That dark background makes the success of Strive, a break-the-mold job readiness program utterly unlike government-funded programs, all the more luminous. With its central office in a part of East Harlem so drug-ridden that it was dubbed “the devil’s playground,” Strive targets an even tougher population than other job readiness programs: 25 percent of its clients are ex-offenders, many have a history of prolonged drug use, some are tentatively housed or even homeless, half are on welfare, and almost all have been victims of the New York City public schools.

But while other programs focus on “hard skills” like computer literacy, word processing, and job search techniques, Strive’s staff is skeptical about such instruction. Instead, convinced that employers want to hire eager, presentable workers and are willing to train them once on the job, Strive staffers concentrate on building what they see as the all-important “soft skills”: not just the familiar problems of initiative and punctuality but a more subtle understanding of the manners and values of an alien mainstream work world.

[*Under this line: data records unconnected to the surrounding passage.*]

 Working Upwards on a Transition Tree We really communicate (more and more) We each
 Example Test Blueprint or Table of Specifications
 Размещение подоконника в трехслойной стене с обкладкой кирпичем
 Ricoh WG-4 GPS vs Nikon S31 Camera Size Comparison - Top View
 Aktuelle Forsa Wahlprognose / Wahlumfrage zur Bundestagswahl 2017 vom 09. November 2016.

If such a Pygmalion change in a mere three weeks seems impossible, consider the results. At its 19 sites in New York, Boston, Pittsburgh, and Chicago, Strive has put almost 14,000 people, 35 to 40 percent of them men, to work during a five-year period, at the modest cost of $1,500 each. More striking still, where most programs count themselves successful if participants are working after a final three-month follow-up, Strive, whose other defining characteristic is a lifetime commitment to clients, has been able to ensure that close to 80 percent of those placed are still working after two years.

The simple reason for Strive’s success is that the program’s staff, whose truly disadvantaged histories resemble those of their clients, have themselves traveled the gulf between the street culture their clients now inhabit and the office culture they seek to join. Their firsthand view of this gap corresponds closely to the picture that emerges from the pages of sociologist William Julius Wilson’s recent, highly touted book When Work Disappears. In interviews with 179 Cook County firms offering entry-level jobs, Wilson shows that employers—both black and white—often find inner-city workers, particularly males, uncooperative, prickly, undependable, and lacking in initiative. What about lack of job skills, which, according to conventional wisdom, is the primary roadblock to employment? Fewer than 12 percent of the employers interviewed cited it as a major problem.

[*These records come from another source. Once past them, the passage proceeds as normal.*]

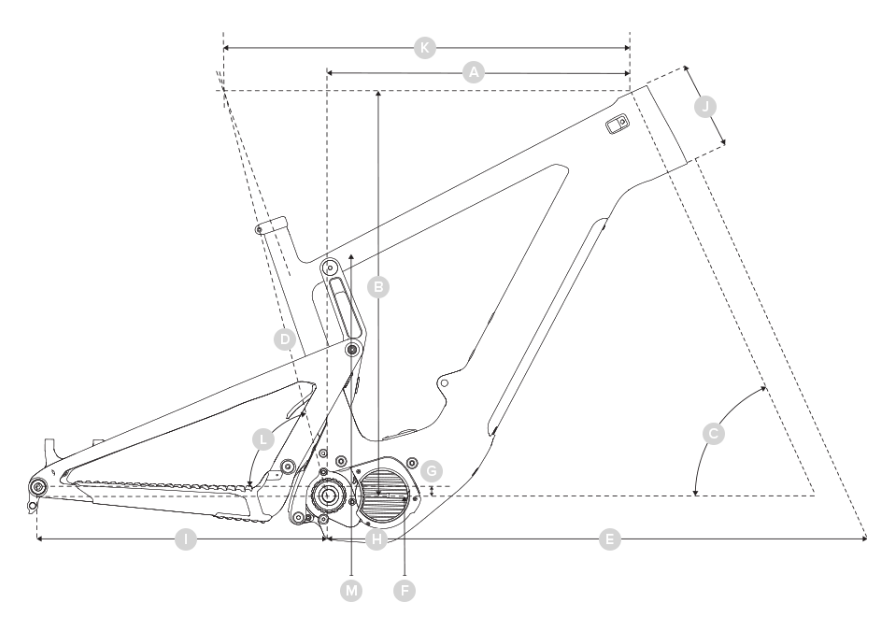 Bicicleta eléctrica Santa Cruz Heckler CC KIT S 2020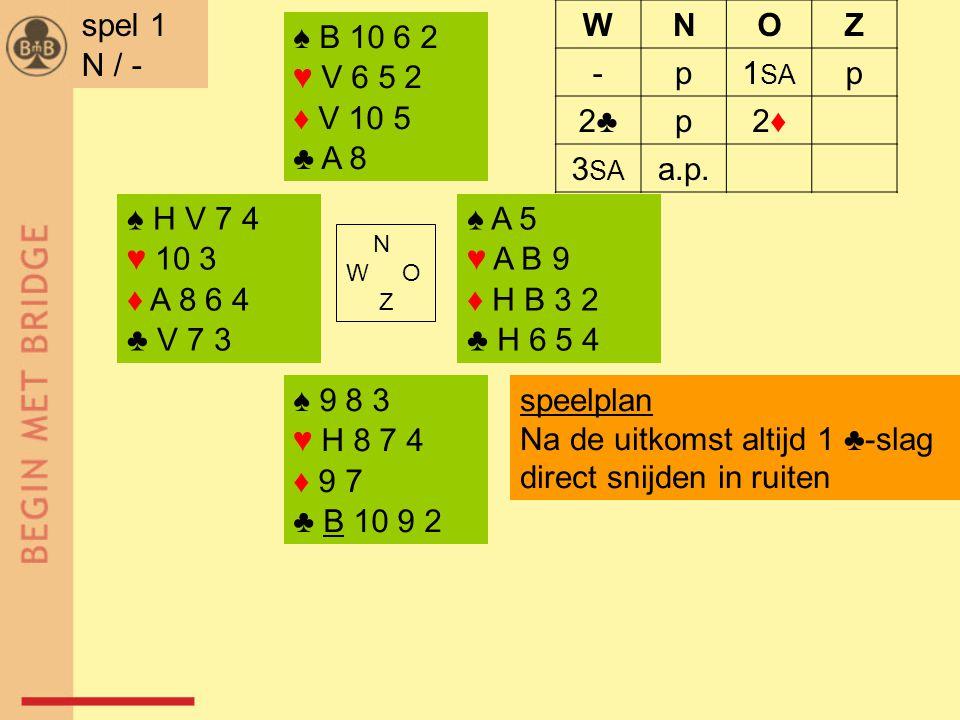 ♠ H V 7 4 ♥ 10 3 ♦ A 8 6 4 ♣ V 7 3 ♠ A 5 ♥ A B 9 ♦ H B 3 2 ♣ H 6 5 4 N W O Z ♠ 9 8 3 ♥ H 8 7 4 ♦ 9 7 ♣ B 10 9 2 ♠ B 10 6 2 ♥ V 6 5 2 ♦ V 10 5 ♣ A 8 speelplan Na de uitkomst altijd 1 ♣-slag direct snijden in ruiten spel 1 N / - WNOZ -p1 SA p 2♣2♣p2♦2♦ 3 SA a.p.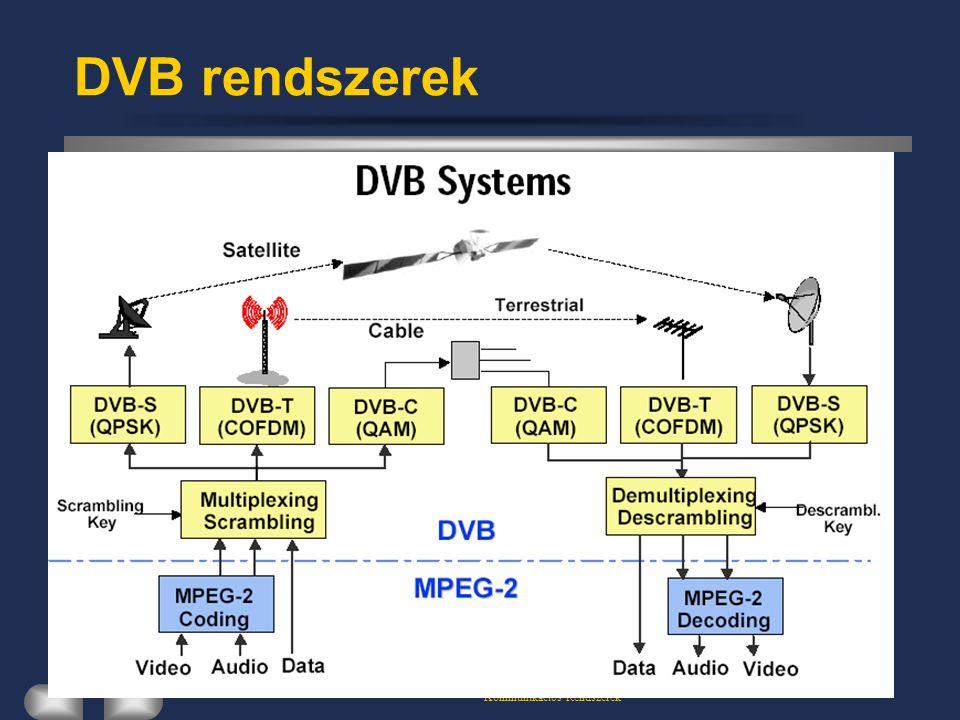 Kommunikációs Rendszerek DVB rendszerek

The staff at Strive are hardly the first to note the difficulty many inner-city residents have adapting to the requirements of the workplace. What makes them unique is their sophisticated grasp of the psychology behind this well-known, if widely denied, problem. Without scorn or pity, they see through the self-defeating postures their clients have adopted, postures that dramatize their indignant sense of racial exclusion and perpetuate their marginalization. These “roles of the stoop and the street,” as one staffer puts it, are familiar and predictable: for some clients it is passivity, for others it is racial blaming, for many it is the strut of “attitude.” By vigorously confronting these almost stereotypical postures and providing support in understanding alternatives, Strive’s staff offer the disadvantaged a more solid bridge to the mainstream work world than the usual approaches of the “don’t-blame-the-victim” social worker, the “fill-in-the-blanks” bureaucrat, and the “sink-or-swim” libertarian.

Some people hear about Strive from friends, neighbors, drug counselors, or parole officers, but the majority find the program through an ad in the Daily News. No matter where they come from, recruits can’t possibly be prepared for what they will witness during the three-hour orientation. Utterly unlike conventional job training, it is stunning theater, a hybrid of comedy club, encounter group, and Republican campaign speech. Rob Carmona, the executive director of the program, who seems equally comfortable in Armani in the corporate dining room or in “homeboy” jeans in the project courtyard, has taken off his suit jacket and paces back and forth in front of the 60 men and women. He launches into the major themes of the program with the barely suppressed urgency that will energize the weeks to come.

“How come not one bodega around here is owned by a Puerto Rican?” he demands. “Not one. They used to be all Puerto Rican. Now the Puerto Ricans are too proud to work in a bodega, and so they’re all owned by Dominicans. These people come from places where, if you don’t work, you don’t eat. . . . More important in life than intelligence is emotional maturity. And I’m tellin’ it like it is: people of color have lost it!” Some in the audience watch suspiciously; others nod their heads and exclaim quietly, “Tell it!” or “It’s the truth!”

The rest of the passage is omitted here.